__Prompt__.
Could you rewrite these entries with every "table leg" changed to "desk leg" and everything else left as it is?

__Input records__.
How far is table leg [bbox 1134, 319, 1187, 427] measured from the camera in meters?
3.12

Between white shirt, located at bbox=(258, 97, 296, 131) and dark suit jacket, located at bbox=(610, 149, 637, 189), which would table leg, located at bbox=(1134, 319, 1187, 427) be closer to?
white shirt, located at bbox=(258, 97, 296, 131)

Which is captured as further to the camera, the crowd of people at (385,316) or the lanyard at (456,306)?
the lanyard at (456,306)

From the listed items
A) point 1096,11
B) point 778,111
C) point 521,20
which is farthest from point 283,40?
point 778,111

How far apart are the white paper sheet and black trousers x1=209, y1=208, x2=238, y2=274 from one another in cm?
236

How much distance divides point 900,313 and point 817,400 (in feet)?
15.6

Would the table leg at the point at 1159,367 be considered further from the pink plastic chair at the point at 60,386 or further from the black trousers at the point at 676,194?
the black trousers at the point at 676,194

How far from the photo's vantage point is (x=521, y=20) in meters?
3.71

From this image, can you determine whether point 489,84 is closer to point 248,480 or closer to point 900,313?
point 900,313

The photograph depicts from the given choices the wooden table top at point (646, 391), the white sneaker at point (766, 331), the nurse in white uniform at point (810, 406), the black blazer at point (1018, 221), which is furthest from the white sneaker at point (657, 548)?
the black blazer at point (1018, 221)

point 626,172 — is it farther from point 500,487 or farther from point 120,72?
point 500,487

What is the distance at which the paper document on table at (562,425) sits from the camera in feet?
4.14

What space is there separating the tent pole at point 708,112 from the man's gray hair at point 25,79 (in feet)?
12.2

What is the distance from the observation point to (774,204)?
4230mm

__Completed task__.
How far is desk leg [bbox 1134, 319, 1187, 427] measured from the camera in meters?
3.12

Between white shirt, located at bbox=(258, 97, 296, 131) and dark suit jacket, located at bbox=(610, 149, 637, 189), which would desk leg, located at bbox=(1134, 319, 1187, 427) be closer to?
white shirt, located at bbox=(258, 97, 296, 131)

Which is captured as further to the camera, the crowd of people at (385,316) or the lanyard at (456,306)?
the lanyard at (456,306)

From the listed items
A) point 1096,11
B) point 778,111
C) point 521,20
which is farthest from point 283,40?
point 778,111

How far apart are the white paper sheet and black trousers x1=209, y1=208, x2=238, y2=274 from one another in cm?
236

How much distance divides point 900,313 and point 817,400 (in feet)?
15.6

Would the desk leg at the point at 1159,367 be considered further from the pink plastic chair at the point at 60,386 or further from the black trousers at the point at 676,194?
the black trousers at the point at 676,194

How far from the photo's vantage point is (x=521, y=20) in meters?
3.71

From this image, can you determine whether point 489,84 is closer to point 248,480 or closer to point 900,313?
point 900,313

The photograph depicts from the given choices the wooden table top at point (646, 391), the white sneaker at point (766, 331), the nurse in white uniform at point (810, 406), the black blazer at point (1018, 221), which is furthest from the white sneaker at point (657, 548)?
the black blazer at point (1018, 221)

point 626,172 — is it farther from point 500,487 or farther from point 120,72?
point 500,487

What is the distance at which the paper document on table at (562,425) sits from the camera in feet?
4.14

What space is there separating the tent pole at point 708,112 from the man's gray hair at point 25,79 (in feet)?
12.2

What is the distance from the observation point to (774,204)?
4230mm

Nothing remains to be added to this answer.